Shing-Tung Yau is the recipient of ten honorary doctorates and is a member of the National Academy of Sciences (1993), the Chinese (1995) and Russian (2003) Academies of Sciences, a member of the Italian Accademia dei Lincei (2005) and the India National Academy of Science (2008). He is a Fellow of the American Association for the Advancement of Science (1993) and member of the American Academy of Arts and Sciences (1982). He has also received numerous awards, including the Crafoord Prize of the Swedish Academy of Sciences (1994), the National Medal of Science from the United States (1998) and the Humboldt Prize (1991).

In the 1970s, physicist Shing-Tung Yau started to examine more closely certain mathematical objects whose existence had been suspected by the mathematician Eugenio Calabi in the 1950s. These were so-called complex manifolds, objects in complex spaces of many dimensions that appear close up like a (high-dimensional) complex plane. Calabi had postulated the existence of a certain class of manifolds.

While Calabi had considered those manifolds from a purely mathematical point of view, Yau had encountered them during his study of Einstein’s general theory of relativity.

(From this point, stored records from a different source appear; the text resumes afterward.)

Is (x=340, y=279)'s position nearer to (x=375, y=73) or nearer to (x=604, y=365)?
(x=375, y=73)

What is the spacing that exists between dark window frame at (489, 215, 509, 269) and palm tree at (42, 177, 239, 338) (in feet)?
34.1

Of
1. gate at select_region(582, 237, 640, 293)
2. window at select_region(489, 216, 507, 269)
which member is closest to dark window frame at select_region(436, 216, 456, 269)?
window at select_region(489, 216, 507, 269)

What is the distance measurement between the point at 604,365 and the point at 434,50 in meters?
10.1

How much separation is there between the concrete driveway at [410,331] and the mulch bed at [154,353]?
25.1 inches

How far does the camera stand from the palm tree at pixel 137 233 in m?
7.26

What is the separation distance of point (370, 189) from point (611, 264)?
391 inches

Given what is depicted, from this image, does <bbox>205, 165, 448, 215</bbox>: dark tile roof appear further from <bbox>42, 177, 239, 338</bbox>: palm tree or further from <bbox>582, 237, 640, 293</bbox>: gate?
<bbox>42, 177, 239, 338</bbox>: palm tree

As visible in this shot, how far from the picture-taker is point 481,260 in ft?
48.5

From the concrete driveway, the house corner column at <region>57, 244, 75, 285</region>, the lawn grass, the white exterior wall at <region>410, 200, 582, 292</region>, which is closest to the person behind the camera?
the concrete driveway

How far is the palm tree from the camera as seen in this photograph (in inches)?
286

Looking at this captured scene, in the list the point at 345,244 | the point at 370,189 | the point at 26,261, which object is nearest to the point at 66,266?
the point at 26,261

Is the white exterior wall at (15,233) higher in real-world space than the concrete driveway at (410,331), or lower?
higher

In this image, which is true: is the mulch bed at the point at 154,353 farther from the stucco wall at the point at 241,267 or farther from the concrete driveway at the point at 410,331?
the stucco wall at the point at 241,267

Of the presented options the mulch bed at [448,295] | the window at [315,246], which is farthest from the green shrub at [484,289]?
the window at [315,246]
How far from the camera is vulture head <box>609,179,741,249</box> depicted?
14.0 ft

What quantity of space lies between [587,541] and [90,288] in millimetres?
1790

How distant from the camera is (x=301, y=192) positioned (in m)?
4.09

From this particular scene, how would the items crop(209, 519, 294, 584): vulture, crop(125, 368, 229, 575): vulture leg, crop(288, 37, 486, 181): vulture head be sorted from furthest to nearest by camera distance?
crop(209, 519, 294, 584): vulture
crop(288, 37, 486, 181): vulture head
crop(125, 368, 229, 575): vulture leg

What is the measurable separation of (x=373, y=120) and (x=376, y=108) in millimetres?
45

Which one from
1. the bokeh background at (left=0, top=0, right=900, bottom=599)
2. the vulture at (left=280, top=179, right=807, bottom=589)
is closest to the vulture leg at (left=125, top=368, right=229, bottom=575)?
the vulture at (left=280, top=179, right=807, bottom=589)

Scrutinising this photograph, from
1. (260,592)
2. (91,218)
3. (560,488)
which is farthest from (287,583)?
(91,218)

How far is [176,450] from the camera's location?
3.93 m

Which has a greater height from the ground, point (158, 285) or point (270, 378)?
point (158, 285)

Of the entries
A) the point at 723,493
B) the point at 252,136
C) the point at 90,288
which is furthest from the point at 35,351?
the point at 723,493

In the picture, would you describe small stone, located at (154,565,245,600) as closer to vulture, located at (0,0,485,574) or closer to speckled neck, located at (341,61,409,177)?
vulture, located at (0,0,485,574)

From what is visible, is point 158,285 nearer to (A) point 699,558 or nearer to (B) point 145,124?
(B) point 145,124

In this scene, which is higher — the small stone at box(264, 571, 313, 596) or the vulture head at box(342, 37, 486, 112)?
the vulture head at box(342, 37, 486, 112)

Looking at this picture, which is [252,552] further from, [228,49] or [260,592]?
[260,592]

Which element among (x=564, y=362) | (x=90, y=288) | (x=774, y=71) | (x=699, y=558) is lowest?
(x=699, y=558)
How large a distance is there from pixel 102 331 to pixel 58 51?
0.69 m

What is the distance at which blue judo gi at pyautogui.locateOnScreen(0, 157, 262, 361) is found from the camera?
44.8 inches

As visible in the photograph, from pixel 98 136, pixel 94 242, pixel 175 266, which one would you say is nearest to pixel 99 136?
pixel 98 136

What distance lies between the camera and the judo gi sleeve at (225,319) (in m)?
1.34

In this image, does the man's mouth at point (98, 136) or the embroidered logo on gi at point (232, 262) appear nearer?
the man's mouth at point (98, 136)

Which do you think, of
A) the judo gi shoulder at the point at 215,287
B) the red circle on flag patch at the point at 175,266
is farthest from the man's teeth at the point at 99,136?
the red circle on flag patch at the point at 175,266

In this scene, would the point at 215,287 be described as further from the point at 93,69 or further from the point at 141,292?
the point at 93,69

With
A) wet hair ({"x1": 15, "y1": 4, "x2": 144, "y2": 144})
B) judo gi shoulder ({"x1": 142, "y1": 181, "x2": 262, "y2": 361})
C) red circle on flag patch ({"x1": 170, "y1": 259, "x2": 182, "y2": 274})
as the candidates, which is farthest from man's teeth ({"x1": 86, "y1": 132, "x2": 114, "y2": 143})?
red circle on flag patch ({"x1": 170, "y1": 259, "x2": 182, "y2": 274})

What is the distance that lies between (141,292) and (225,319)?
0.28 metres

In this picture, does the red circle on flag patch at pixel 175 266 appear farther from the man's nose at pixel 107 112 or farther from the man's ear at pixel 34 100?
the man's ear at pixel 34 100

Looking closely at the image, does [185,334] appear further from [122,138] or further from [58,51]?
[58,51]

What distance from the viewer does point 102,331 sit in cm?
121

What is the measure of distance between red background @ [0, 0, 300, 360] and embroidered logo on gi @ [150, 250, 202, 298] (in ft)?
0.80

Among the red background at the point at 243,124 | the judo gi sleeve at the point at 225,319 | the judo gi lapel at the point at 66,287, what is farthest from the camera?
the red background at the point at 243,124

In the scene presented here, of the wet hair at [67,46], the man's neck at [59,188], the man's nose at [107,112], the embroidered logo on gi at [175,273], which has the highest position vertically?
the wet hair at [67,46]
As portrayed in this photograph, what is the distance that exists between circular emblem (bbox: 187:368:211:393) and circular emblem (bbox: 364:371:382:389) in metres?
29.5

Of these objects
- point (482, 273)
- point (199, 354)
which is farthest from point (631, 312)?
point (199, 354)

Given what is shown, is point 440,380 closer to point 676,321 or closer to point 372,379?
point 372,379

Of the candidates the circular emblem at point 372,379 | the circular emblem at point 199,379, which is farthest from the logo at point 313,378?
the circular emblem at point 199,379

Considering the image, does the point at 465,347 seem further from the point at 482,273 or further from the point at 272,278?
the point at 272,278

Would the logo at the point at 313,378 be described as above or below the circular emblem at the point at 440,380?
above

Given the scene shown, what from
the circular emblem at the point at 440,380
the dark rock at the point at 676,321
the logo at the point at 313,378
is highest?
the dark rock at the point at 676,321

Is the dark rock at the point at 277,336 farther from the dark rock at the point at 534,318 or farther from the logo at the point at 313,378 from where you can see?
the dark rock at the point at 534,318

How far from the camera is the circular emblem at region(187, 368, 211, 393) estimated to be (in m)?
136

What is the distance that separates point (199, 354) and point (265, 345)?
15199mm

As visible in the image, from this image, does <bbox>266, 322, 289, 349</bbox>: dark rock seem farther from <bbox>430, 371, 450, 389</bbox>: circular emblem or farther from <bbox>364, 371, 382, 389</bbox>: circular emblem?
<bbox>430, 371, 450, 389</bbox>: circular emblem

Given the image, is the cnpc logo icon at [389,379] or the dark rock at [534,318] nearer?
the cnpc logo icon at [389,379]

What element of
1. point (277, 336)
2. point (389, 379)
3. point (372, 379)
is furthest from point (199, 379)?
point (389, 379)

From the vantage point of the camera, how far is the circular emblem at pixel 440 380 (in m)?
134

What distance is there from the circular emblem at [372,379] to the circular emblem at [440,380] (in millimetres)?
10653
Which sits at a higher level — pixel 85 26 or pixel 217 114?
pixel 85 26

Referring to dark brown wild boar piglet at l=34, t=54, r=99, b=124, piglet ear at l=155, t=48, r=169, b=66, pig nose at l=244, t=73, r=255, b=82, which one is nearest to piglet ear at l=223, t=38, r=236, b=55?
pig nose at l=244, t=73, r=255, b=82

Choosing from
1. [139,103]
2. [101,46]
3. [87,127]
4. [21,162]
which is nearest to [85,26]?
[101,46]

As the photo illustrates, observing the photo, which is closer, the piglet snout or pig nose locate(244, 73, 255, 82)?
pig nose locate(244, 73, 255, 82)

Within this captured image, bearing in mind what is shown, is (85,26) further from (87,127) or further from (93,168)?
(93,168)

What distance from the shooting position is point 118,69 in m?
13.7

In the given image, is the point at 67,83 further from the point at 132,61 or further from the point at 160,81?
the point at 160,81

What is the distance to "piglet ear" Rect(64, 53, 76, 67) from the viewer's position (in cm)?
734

Einstein had shown that the gravitational attraction of masses corresponds to (and is explained by) a curvature of four-dimensional spacetime. Yau wondered whether empty space can also be curved and may therefore have a gravity – but without the forming of black holes in space, i.e. without singularities. In addition, he claimed that the spaces should be considered to be compact and complete. It was for the discovery that such spaces actually exist, among other things, that Yau received the Fields Medal.

Today the manifolds are called Calabi-Yau manifolds. They play an important role in string theory, some ‘flavors’ of which assume a world with ten dimensions: four dimensions for Einstein’s space-time and six dimensions that are ‘rolled up’ at any point in small Calabi-Yau manifolds.